In my review of Jim Lynch’s Border Songs, I wrote, “Strange things are going on around the border between Washington state and British Columbia in Jim Lynch’s rich, imaginative novel…Quirky, funny, fresh, and lyrical, Border Songs will win over just about any reader.” Border Songs was picked as one of the best books of the year by the Washington Post, Toronto Star, St. Louis Dispatch, and New West, among others.  Lynch will be in Missoula at the Montana Festival of the Book in October.

• The winners of the 2010 Colorado Book Awards were announced at the Aspen Summer Words Festival recently.  We’ve featured many of the books that rose to the top here on New West.  According to the Grand Junction Sentinel, 146 books were entered in the 13 categories this year. 

It’s nice to see A Dozen on Denver: Stories, the anthology of Denver fiction that Patti Thorn, Books Editor of the Rocky Mountain News, put together just before the newspaper ended its 150-year run was the winner in the Anthology/Collection category.  That anthology also has a design that is just about my favorite one of last year, with mountains and Denver’s skyline embossed directly on the cover.  (I’m not the only one who thinks this: the cover, by Margaret McCullogh, won PubWest’s Gold Award for design).  The Colorado Book Award win is a welcome memorial to the Rocky.

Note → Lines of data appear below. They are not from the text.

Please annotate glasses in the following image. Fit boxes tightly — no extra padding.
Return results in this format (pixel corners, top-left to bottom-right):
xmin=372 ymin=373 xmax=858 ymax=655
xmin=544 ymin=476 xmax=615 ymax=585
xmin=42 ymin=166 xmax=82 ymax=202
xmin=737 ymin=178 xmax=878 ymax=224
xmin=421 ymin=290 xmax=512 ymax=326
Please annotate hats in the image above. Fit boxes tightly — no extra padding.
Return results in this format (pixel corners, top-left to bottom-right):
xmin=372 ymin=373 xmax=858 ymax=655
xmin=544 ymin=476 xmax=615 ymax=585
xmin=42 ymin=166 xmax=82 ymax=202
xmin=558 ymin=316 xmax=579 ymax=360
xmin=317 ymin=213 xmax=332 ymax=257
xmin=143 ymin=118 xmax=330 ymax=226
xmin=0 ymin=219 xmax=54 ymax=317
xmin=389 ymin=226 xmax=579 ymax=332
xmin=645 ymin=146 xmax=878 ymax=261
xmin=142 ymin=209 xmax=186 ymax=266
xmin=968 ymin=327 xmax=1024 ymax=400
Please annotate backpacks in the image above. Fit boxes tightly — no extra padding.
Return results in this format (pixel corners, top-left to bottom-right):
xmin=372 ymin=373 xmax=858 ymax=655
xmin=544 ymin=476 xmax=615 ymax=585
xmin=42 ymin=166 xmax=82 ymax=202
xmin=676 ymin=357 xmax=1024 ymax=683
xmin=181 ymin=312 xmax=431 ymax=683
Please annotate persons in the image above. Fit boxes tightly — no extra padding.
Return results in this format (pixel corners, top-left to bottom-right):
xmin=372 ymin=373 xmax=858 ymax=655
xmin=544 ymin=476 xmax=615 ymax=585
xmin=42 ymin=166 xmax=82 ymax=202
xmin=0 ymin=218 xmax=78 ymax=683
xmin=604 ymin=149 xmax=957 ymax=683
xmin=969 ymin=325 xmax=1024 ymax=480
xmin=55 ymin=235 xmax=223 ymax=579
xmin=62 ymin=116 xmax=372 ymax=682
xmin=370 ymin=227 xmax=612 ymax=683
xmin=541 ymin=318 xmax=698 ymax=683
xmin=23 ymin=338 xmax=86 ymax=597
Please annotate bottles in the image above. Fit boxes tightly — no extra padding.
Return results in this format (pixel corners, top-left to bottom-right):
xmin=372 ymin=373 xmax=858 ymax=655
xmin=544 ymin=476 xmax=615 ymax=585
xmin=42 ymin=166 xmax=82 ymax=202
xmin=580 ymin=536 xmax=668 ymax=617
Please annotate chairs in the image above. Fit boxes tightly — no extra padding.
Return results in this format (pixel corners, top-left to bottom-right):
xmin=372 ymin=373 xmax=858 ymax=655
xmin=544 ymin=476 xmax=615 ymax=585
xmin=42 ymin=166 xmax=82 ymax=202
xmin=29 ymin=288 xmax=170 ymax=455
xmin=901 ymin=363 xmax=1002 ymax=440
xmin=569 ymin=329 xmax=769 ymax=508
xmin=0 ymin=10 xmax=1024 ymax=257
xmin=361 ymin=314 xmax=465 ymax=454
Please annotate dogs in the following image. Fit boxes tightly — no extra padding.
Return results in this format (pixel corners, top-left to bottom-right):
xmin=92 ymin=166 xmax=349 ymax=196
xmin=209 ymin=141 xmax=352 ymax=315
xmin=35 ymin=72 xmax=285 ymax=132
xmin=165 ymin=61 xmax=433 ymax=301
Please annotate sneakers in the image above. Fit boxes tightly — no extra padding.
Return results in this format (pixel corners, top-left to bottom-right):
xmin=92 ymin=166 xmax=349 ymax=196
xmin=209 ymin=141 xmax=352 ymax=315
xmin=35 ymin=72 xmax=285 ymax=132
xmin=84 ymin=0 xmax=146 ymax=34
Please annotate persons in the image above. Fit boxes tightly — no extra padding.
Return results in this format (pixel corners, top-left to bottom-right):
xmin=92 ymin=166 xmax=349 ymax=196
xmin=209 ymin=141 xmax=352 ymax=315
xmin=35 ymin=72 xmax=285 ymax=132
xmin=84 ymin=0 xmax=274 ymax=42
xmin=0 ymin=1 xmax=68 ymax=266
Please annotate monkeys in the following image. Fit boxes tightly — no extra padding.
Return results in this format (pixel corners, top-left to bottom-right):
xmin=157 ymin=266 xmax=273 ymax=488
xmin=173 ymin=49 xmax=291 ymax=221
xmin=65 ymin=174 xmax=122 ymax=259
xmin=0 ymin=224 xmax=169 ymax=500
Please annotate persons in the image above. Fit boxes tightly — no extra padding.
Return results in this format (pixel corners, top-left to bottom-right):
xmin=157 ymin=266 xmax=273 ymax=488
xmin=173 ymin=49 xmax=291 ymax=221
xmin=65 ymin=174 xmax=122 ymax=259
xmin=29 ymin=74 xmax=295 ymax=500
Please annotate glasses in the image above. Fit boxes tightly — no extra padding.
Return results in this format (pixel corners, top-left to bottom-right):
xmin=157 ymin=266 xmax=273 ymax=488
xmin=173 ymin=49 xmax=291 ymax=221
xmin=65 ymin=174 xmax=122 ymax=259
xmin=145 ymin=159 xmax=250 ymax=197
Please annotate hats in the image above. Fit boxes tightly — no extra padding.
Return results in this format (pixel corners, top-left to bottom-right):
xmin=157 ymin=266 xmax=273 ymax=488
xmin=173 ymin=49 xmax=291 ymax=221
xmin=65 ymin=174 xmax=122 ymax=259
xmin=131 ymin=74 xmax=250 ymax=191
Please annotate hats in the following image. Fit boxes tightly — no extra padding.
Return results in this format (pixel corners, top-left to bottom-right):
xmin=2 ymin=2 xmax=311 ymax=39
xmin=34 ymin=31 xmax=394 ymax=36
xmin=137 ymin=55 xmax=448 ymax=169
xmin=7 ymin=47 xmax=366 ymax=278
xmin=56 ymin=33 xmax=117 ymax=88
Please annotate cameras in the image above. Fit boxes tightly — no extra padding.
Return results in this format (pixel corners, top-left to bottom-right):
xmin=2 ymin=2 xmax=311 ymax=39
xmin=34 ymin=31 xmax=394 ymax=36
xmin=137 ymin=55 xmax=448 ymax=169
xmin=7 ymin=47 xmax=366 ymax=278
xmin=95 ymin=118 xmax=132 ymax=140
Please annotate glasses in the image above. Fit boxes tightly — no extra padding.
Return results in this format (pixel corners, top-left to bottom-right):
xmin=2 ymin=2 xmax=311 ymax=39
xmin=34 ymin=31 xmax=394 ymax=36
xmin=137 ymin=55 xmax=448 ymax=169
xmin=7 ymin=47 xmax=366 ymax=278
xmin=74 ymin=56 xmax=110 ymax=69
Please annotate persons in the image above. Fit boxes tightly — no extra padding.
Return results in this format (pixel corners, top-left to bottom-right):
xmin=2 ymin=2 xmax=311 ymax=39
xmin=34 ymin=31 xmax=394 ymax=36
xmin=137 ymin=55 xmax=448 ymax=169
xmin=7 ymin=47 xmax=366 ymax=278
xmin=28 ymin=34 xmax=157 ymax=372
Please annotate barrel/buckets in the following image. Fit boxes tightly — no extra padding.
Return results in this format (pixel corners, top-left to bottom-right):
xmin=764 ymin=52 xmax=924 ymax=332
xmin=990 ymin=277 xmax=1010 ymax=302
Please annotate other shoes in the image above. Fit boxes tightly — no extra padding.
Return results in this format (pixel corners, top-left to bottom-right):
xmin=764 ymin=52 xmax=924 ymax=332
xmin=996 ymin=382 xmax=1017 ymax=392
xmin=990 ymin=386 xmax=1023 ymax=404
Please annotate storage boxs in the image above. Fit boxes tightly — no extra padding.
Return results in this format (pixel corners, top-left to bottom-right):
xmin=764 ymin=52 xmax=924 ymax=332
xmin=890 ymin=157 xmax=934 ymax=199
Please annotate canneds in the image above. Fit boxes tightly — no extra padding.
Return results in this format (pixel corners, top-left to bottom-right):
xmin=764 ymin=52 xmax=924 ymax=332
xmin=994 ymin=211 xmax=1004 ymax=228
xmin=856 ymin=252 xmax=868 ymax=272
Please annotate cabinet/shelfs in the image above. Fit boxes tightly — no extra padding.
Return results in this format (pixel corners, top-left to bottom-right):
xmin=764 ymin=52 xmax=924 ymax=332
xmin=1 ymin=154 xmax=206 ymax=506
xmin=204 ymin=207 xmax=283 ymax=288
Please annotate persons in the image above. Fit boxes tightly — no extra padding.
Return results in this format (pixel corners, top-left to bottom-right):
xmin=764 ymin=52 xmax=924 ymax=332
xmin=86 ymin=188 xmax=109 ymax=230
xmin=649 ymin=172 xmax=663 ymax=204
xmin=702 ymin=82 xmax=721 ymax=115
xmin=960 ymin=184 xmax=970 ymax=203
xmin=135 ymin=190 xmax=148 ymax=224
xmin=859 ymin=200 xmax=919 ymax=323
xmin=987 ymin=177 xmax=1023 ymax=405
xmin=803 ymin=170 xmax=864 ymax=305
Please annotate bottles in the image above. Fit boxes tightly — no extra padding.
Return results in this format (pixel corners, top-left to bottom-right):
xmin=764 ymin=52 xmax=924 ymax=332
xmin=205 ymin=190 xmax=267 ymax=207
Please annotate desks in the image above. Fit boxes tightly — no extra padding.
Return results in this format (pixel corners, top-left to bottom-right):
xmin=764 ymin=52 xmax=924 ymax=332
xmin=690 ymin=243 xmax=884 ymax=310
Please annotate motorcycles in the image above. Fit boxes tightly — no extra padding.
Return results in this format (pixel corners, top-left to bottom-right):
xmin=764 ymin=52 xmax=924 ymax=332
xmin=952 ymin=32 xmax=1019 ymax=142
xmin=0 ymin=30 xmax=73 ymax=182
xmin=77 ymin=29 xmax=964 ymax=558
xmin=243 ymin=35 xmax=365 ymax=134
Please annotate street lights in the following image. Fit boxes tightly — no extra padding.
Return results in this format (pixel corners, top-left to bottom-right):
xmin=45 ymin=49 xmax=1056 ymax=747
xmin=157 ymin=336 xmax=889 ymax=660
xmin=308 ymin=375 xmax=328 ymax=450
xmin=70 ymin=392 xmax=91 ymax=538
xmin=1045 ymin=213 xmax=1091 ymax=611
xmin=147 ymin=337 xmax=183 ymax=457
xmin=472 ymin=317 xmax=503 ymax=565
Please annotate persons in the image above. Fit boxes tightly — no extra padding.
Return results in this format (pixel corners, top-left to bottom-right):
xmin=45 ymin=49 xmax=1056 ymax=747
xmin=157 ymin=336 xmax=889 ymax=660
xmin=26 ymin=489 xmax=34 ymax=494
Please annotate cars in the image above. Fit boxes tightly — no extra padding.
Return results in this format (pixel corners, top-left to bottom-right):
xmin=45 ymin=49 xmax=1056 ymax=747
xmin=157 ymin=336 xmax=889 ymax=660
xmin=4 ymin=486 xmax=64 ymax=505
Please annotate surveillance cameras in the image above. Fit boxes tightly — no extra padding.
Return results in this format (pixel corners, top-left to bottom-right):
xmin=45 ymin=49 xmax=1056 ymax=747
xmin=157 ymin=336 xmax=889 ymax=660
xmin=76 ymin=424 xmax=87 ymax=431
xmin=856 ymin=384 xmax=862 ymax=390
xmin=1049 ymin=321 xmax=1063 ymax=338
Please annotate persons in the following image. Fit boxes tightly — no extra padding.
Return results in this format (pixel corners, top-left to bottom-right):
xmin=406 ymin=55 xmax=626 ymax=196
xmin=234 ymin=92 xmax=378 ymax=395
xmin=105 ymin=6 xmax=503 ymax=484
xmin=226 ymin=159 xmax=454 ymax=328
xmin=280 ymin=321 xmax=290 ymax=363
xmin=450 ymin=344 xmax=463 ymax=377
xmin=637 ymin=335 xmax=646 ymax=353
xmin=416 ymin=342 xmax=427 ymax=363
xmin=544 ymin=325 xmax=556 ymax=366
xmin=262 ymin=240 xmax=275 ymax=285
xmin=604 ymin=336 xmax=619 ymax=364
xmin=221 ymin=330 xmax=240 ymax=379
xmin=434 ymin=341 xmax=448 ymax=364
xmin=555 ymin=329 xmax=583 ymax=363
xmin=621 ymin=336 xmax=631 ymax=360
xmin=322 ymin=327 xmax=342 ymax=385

And the other winners are:

Biography: Rosalie Edge, Hawk of Mercy: The Activist Who Saved Nature from the Conservationists by Dyana Z. Furmansky.

Children’s Literature: Grandmother, Have the Angels Come? by Denise Vega, illustrated by Erin Eitter Kono.

Creative Nonfiction: Just Like Us: The True Story of Four Mexican Girls Coming of Age in America by Helen Thorpe.

General Nonfiction: Voices of the American West by Corinne Platt and Meredith Ogilby.

General Fiction: Historical & Romance: A Land Beyond Ravens: Book 4 of the Macsen’s Treasure Series by Kathleen Cunningham Guler.

Genre Fiction: The Radio Magician and Other Stories by James Van Pelt.

History: First Kill Your Family: Child Soldiers of Uganda and the Lord’s Resistance Army by Peter Eichstaedt.

Juvenile Literature: Artsy-Fartsy: An Aldo Zelnick Comic Novel by Karla Oceanak, illustrated by Kenddra Spanjer.

Literary Fiction: Spoon by Robert Greer.

Pictorial: Phlogs: Journey to the Heart of the Human Predicament by George Stranahan and Nicole Beinstein Strait.

Poetry: Theory of Mind: New & Selected Poems by Bin Ramke.

Young Adult Literature: The Indigo Notebook by Laura Resau.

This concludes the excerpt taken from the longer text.